Bu yazımı, ADİL DÜZEN DERGİSİNİN aşağıdaki sayfa linkinde, Ali Bülent Dilek kardeşimizin yazısına yorum olarak yazmıştım. Buraya da ekleyerek paylaşmak istedim.
http://www.akevler.org/AdilDuzenDergisi/431/3345/Tayyip-Erdogan-ruyasi
Sevgili Ali Bülent kardeşim,
Önce millet olarak Müslüman olalım, şehirler de Müslüman olur.
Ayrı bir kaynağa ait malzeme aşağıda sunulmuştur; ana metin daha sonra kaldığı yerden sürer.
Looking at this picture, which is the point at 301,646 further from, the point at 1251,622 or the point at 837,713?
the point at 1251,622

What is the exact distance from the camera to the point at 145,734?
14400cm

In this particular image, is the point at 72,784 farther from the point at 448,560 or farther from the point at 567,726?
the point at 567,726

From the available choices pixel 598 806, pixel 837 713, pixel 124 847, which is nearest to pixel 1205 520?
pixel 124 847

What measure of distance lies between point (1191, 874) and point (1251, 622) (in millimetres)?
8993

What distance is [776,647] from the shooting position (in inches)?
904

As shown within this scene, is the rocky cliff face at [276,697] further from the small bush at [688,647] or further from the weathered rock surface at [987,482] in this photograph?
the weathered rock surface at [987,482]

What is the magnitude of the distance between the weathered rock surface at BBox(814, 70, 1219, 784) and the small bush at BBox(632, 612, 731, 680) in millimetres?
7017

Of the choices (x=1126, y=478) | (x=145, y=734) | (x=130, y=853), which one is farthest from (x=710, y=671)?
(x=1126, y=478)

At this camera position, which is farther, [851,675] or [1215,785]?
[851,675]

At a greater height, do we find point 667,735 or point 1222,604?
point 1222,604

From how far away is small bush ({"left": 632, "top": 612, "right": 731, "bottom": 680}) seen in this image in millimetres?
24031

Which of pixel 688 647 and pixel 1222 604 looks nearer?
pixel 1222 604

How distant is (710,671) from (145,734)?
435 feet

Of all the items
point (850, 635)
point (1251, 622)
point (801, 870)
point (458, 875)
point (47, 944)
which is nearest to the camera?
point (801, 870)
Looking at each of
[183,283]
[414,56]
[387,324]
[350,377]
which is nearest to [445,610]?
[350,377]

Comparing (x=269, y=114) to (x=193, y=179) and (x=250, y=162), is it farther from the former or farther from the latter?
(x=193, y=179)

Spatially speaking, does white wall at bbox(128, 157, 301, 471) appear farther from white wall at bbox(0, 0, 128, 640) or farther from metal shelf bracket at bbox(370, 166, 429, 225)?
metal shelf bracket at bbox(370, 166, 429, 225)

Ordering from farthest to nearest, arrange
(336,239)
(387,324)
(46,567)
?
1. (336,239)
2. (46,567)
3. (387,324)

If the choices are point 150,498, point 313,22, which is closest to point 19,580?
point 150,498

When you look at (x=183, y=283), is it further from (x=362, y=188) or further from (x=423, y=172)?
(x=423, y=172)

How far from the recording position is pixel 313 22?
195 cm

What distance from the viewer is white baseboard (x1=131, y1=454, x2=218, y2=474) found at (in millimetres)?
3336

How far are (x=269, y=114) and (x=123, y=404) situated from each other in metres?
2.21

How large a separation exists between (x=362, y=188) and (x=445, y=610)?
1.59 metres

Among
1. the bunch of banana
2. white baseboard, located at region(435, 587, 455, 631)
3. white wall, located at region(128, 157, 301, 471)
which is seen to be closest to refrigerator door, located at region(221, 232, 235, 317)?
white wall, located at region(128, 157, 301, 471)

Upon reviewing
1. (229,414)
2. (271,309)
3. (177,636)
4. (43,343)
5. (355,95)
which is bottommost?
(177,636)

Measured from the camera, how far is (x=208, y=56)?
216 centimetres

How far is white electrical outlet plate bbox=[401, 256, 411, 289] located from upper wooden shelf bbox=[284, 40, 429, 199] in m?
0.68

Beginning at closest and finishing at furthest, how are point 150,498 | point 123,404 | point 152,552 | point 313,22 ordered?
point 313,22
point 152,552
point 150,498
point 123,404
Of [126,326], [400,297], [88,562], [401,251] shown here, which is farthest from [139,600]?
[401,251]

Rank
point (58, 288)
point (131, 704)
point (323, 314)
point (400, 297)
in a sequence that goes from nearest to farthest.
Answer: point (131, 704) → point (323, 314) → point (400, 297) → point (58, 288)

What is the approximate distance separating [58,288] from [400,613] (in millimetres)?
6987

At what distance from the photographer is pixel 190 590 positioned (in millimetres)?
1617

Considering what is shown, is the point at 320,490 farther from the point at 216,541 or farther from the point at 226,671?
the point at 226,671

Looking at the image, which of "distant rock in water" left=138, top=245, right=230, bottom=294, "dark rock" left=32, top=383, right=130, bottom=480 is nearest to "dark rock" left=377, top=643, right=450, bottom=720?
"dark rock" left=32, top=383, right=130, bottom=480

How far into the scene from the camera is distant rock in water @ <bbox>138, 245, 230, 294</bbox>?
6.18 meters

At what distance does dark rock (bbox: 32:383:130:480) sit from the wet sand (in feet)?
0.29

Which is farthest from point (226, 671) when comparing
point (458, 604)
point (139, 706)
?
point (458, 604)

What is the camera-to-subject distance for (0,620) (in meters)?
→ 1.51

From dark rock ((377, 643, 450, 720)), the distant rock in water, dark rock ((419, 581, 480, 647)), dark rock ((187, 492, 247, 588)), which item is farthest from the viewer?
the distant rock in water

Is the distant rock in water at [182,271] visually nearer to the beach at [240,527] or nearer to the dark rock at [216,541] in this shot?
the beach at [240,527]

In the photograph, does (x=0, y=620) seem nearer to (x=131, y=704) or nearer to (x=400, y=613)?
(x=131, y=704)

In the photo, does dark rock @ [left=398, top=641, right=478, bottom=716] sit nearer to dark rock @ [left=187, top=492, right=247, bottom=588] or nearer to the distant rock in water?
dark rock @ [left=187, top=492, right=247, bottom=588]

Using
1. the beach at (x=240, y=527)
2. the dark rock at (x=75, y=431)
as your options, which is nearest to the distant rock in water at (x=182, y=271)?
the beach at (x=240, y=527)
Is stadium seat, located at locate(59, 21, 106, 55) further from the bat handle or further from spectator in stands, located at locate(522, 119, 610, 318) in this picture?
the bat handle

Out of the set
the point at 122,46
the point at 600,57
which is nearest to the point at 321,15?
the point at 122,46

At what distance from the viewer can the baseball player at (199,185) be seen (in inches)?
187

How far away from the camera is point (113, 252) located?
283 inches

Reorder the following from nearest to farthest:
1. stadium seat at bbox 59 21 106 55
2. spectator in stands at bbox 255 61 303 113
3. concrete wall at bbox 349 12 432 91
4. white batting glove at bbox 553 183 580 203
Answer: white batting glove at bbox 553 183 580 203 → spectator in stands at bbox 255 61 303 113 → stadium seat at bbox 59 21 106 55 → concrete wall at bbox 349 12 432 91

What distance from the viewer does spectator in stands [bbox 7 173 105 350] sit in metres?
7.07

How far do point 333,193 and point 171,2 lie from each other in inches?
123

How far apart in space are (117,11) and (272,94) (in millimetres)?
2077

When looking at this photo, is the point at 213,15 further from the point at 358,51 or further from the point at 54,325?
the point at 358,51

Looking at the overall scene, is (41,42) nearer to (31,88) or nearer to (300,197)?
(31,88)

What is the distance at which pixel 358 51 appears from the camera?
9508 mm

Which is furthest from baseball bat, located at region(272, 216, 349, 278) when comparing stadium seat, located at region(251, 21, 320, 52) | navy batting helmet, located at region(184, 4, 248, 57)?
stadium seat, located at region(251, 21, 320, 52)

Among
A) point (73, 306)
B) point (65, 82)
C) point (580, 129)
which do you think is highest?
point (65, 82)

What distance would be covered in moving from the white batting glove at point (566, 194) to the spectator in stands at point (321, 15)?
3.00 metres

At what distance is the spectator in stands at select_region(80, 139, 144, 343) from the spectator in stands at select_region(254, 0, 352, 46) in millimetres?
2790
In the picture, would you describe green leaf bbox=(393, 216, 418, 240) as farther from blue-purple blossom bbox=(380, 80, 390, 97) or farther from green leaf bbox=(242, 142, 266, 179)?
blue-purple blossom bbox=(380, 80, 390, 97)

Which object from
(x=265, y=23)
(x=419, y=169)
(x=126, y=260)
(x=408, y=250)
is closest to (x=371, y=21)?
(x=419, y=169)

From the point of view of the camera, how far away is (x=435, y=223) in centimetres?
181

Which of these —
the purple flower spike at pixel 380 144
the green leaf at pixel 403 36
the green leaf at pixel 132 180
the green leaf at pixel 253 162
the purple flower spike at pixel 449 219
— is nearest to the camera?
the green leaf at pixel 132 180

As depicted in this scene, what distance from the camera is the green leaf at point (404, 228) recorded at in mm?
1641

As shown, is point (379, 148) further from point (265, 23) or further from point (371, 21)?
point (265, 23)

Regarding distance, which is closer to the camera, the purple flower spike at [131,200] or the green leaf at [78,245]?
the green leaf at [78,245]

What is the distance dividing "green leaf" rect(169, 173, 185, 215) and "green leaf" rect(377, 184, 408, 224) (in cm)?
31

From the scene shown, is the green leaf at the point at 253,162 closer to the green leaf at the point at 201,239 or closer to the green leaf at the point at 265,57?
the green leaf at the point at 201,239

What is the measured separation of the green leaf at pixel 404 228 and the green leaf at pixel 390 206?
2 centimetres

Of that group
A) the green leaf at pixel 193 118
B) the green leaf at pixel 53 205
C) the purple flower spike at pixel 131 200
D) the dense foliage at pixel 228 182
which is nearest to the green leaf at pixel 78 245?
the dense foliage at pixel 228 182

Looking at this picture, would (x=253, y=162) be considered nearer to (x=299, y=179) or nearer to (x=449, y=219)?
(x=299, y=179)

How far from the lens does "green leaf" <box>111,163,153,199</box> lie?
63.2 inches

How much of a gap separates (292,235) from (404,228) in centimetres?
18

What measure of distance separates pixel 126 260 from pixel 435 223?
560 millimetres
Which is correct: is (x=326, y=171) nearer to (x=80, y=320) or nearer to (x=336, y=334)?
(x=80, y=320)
Dilimizde, ''ELHAMDÜLİLLAH MÜSLÜMANIM'' diyoruz, fakat Müslümanlığımız dilde kalıyor, yaşantımız itibariyle Müslümanlığımız taklitte kalmış. Taklitten tahkike geçecek bir devrim yapamadığımız sürece, şehirlerimiz de Müslüman olmaz. Elbette Müslümanlığı/İslamı hakkıyle yaşayanları ayırdıktan sonra çoğunluk olarak İslamı bilmiyoruz, belki bildiğimiz halde yaşayamıyoruz. %25-20'ye karşılık %75-80 gibi bir çoğunluk var.
Ahireti düşünerek hareket edenler mi yoksa dünyayı düşünerek hareket edenler mi beyinsiz? Kuran'da, ''İçimizdeki beyinsizler yüzünden bizi helak eder misin Rabbim?'' buyruluyor.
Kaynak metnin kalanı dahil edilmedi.